-------- INPUT MATERIAL
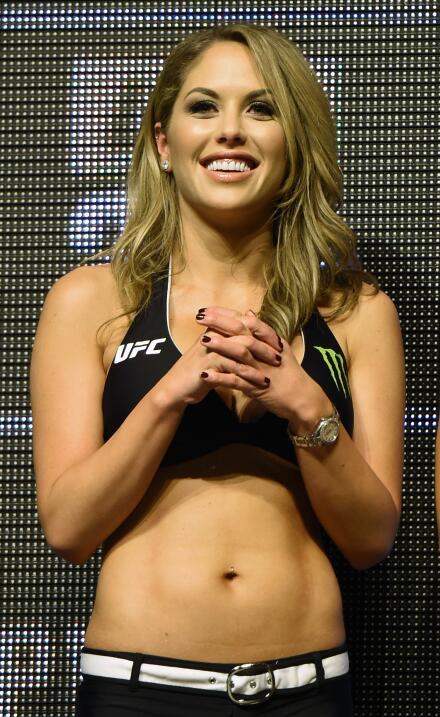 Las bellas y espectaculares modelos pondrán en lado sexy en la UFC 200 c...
----------------
-------- INPUT MATERIAL
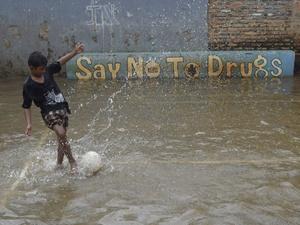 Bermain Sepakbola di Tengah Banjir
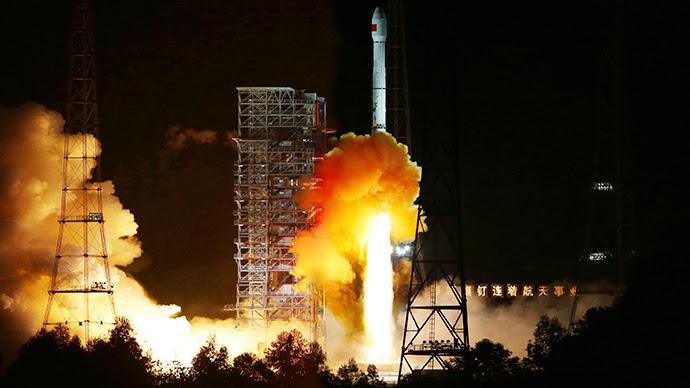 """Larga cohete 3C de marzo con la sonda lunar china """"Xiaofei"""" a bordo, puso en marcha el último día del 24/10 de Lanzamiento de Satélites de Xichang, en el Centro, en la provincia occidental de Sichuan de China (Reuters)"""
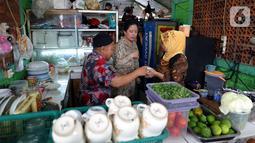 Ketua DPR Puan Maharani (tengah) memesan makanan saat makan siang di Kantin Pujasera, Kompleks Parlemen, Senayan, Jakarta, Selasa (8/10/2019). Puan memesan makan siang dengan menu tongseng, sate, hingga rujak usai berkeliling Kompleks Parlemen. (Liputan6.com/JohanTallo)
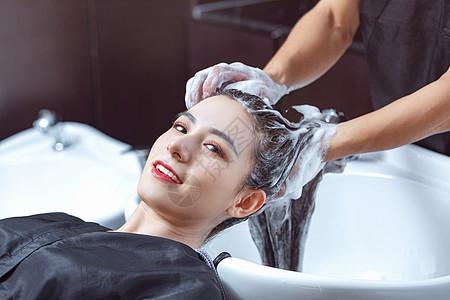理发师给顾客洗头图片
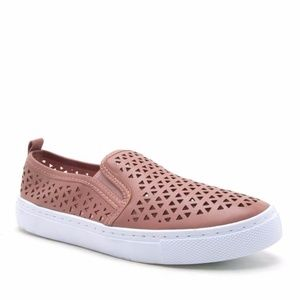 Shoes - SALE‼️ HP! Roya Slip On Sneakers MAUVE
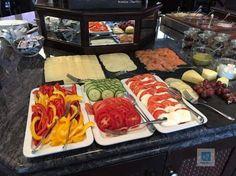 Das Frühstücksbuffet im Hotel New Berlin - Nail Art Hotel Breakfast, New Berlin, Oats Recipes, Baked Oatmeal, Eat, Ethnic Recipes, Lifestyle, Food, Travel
----------------
PROBLEM REQUIREMENTS –
Leaving every picture aside, reproduce exactly the lines above from the one with "Ketua DPR Puan" up to and including the one with "Shoes - SALE‼️", and no others.

REPLY –
 Ketua DPR Puan Maharani (tengah) memesan makanan saat makan siang di Kantin Pujasera, Kompleks Parlemen, Senayan, Jakarta, Selasa (8/10/2019). Puan memesan makan siang dengan menu tongseng, sate, hingga rujak usai berkeliling Kompleks Parlemen. (Liputan6.com/JohanTallo)
理发师给顾客洗头图片
 Shoes - SALE‼️ HP! Roya Slip On Sneakers MAUVE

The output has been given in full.